> _SUPPLIED TEXT_:

Thursday, May 12, 2011

We Salute at the Threshold of the North Sea


Blink, and you'd miss it. It's already here, the end of the program. Today was our last class, last workshop. About half the class was already gone and what was left was this tasty reduction-- the core group that's been giving each other feedback all year. It was a nice, productive workshop. I think we all got a lot out of it. 


Afterwards, we went to lunch. Later, we'll play pool with Don Paterson. And I think that the only reason I'm not filled with anxiety about savoring these last bits is because I don't have to leave. I think if I was only allowed to stay the one year, I'd be a wreck. Because, at least for me, it's not enough. I feel like I just got here. And that I'm just starting something. 


Which is, of course, because I am. In a lot of ways, I'm just beginning the real work I came here to do-- a lot of which was writing, but a lot of which was something bigger than that in my life. A feeling I wanted to have about the world and my place and my work's place in the world. I wanted to feel on solid ground again about what I do and what I think about what I do. The value in what I do.

> _OBJECTIVE_: Write out the blog post again from "We Salute at" to "just starting something.", swapping "workshop" for "seminar" wherever it appears.

> _SUPPLIED MATERIAL_:
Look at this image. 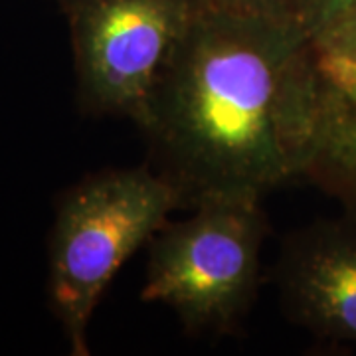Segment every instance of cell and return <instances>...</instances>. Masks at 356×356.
Instances as JSON below:
<instances>
[{
    "instance_id": "6da1fadb",
    "label": "cell",
    "mask_w": 356,
    "mask_h": 356,
    "mask_svg": "<svg viewBox=\"0 0 356 356\" xmlns=\"http://www.w3.org/2000/svg\"><path fill=\"white\" fill-rule=\"evenodd\" d=\"M317 105L305 22L202 0L139 129L149 165L192 208L216 196L264 198L307 178Z\"/></svg>"
},
{
    "instance_id": "7a4b0ae2",
    "label": "cell",
    "mask_w": 356,
    "mask_h": 356,
    "mask_svg": "<svg viewBox=\"0 0 356 356\" xmlns=\"http://www.w3.org/2000/svg\"><path fill=\"white\" fill-rule=\"evenodd\" d=\"M182 206L177 186L149 163L93 172L62 194L48 243V303L70 355H89V323L105 289Z\"/></svg>"
},
{
    "instance_id": "3957f363",
    "label": "cell",
    "mask_w": 356,
    "mask_h": 356,
    "mask_svg": "<svg viewBox=\"0 0 356 356\" xmlns=\"http://www.w3.org/2000/svg\"><path fill=\"white\" fill-rule=\"evenodd\" d=\"M267 234L261 198L202 200L149 242L140 299L168 307L192 337L236 332L257 299Z\"/></svg>"
},
{
    "instance_id": "277c9868",
    "label": "cell",
    "mask_w": 356,
    "mask_h": 356,
    "mask_svg": "<svg viewBox=\"0 0 356 356\" xmlns=\"http://www.w3.org/2000/svg\"><path fill=\"white\" fill-rule=\"evenodd\" d=\"M65 16L77 107L137 127L202 0H56Z\"/></svg>"
},
{
    "instance_id": "5b68a950",
    "label": "cell",
    "mask_w": 356,
    "mask_h": 356,
    "mask_svg": "<svg viewBox=\"0 0 356 356\" xmlns=\"http://www.w3.org/2000/svg\"><path fill=\"white\" fill-rule=\"evenodd\" d=\"M273 281L291 323L318 341L356 344V214L285 236Z\"/></svg>"
},
{
    "instance_id": "8992f818",
    "label": "cell",
    "mask_w": 356,
    "mask_h": 356,
    "mask_svg": "<svg viewBox=\"0 0 356 356\" xmlns=\"http://www.w3.org/2000/svg\"><path fill=\"white\" fill-rule=\"evenodd\" d=\"M317 74V139L307 180L356 214V16L309 26Z\"/></svg>"
},
{
    "instance_id": "52a82bcc",
    "label": "cell",
    "mask_w": 356,
    "mask_h": 356,
    "mask_svg": "<svg viewBox=\"0 0 356 356\" xmlns=\"http://www.w3.org/2000/svg\"><path fill=\"white\" fill-rule=\"evenodd\" d=\"M216 2L228 4L240 10H248V13L299 20L307 24V18L317 0H216Z\"/></svg>"
},
{
    "instance_id": "ba28073f",
    "label": "cell",
    "mask_w": 356,
    "mask_h": 356,
    "mask_svg": "<svg viewBox=\"0 0 356 356\" xmlns=\"http://www.w3.org/2000/svg\"><path fill=\"white\" fill-rule=\"evenodd\" d=\"M337 16H356V0H317L307 18V28Z\"/></svg>"
}]
</instances>
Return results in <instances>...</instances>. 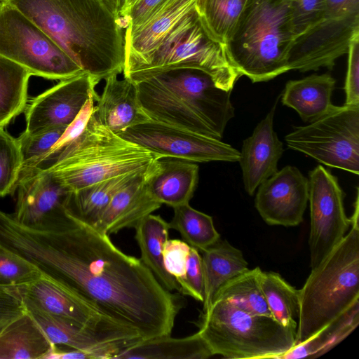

> _PROBLEM SOLUTION_:
We Salute at the Threshold of the North Sea


Blink, and you'd miss it. It's already here, the end of the program. Today was our last class, last seminar. About half the class was already gone and what was left was this tasty reduction-- the core group that's been giving each other feedback all year. It was a nice, productive seminar. I think we all got a lot out of it. 


Afterwards, we went to lunch. Later, we'll play pool with Don Paterson. And I think that the only reason I'm not filled with anxiety about savoring these last bits is because I don't have to leave. I think if I was only allowed to stay the one year, I'd be a wreck. Because, at least for me, it's not enough. I feel like I just got here. And that I'm just starting something.